• [OPDRACHT]
Schrijf het fragment over de crisismaatregel verder, aansluitend op de laatste zin die hieronder staat.

• [TEKSTFRAGMENT]
■ ■ ■

Bij het verzoekschrift zijn de volgende bijlagen gevoegd:
- het politie informatierapport Wvggz van 20 maart 2024;
- een afschrift van de beschikking van de burgemeester van de gemeente Goes tot het nemen van de crisismaatregel van 19 maart 2024;
- de medische verklaring van 19 maart 2024;
- het episode journaal van 19 maart 2024;
- de gegevens over eerder afgegeven machtigingen ingevolge de Wet Bopz en de Wvggz;
- een afschrift van de justitiële documentatie.
1.2
De mondelinge behandeling van het verzoek heeft plaatsgevonden op 21 maart 2024, in de hierboven genoemde accommodatie.
1.3
Tijdens de mondelinge behandeling waren aanwezig en heeft de rechtbank de volgende personen gehoord:
- betrokkene, bijgestaan door zijn advocaat;
- de heer [naam 1], psychiater.

■ ■ ■

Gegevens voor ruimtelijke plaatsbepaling
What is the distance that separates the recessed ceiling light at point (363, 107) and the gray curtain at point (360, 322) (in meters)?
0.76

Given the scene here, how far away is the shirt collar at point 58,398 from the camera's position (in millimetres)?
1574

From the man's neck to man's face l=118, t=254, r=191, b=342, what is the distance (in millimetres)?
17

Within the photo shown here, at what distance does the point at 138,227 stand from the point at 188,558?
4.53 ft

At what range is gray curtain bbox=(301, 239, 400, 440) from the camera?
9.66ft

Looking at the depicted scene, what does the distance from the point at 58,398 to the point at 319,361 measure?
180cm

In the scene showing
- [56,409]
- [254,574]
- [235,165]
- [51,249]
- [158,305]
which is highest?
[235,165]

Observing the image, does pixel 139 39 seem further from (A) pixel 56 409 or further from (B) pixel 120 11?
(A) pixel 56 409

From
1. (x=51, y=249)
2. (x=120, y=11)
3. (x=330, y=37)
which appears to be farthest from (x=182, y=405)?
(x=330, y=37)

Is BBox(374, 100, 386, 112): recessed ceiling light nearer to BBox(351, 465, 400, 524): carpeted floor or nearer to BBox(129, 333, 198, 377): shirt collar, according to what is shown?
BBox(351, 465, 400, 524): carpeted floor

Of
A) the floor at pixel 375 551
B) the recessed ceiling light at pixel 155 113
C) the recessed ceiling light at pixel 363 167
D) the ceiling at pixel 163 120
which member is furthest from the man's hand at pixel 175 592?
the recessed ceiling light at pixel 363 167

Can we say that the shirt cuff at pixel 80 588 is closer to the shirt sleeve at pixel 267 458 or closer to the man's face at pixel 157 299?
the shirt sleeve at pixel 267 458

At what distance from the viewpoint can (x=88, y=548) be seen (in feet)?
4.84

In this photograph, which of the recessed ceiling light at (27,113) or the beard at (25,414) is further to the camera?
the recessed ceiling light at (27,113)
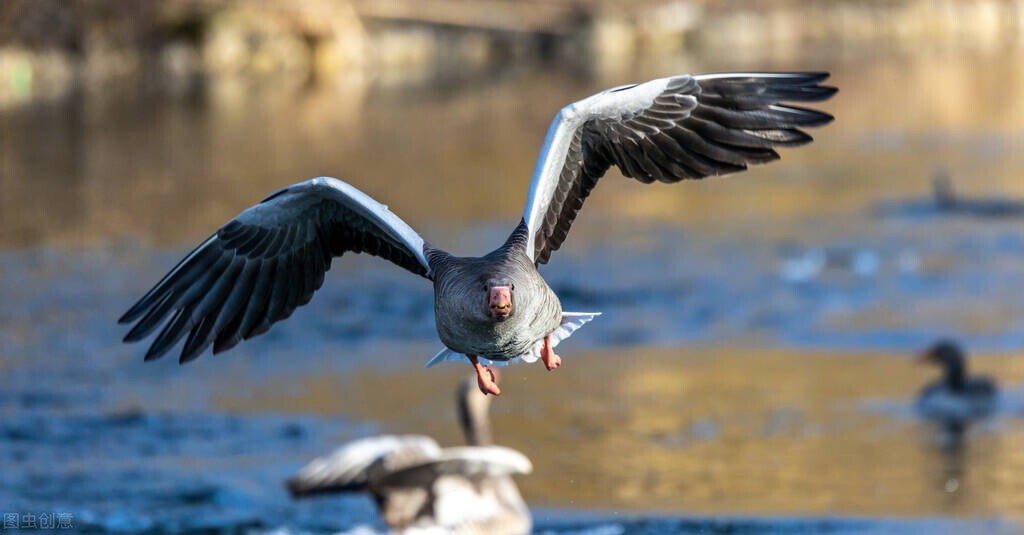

■ ■ ■

• [JOUW ANTWOORD]
Tevens waren de volgende personen aanwezig, deze zijn echter niet gehoord:
- mevrouw [naam 2], verpleegkundige;
- de heer [naam 3], arts-assistent.
1.4
De officier is zoals hij reeds aangaf in zijn verzoek niet op de mondelinge behandeling verschenen en dus ook niet gehoord.

2.Verzoek

2.1
De officier van justitie verzoekt de rechtbank een machtiging tot voortzetting van de crisismaatregel voor betrokkene te verlenen.

3.Standpunten

3.1
Betrokkene benoemt tijdens de mondelinge behandeling dat het goed met hem gaat. Dat was voorafgaand aan de opname echter ook het geval. Betrokkene vertelt verder dat hij een generaal is en al langdurig dakloos is. Dit vergt veel van zijn lichaam. Betrokkene is daarom blij met de opname in Stichting Emergis en wil deze graag op vrijwillige basis voortzetten. Vanuit daar wil betrokkene graag toewerken naar een eigen plekje, zodat hij niet meer op straat hoeft te leven.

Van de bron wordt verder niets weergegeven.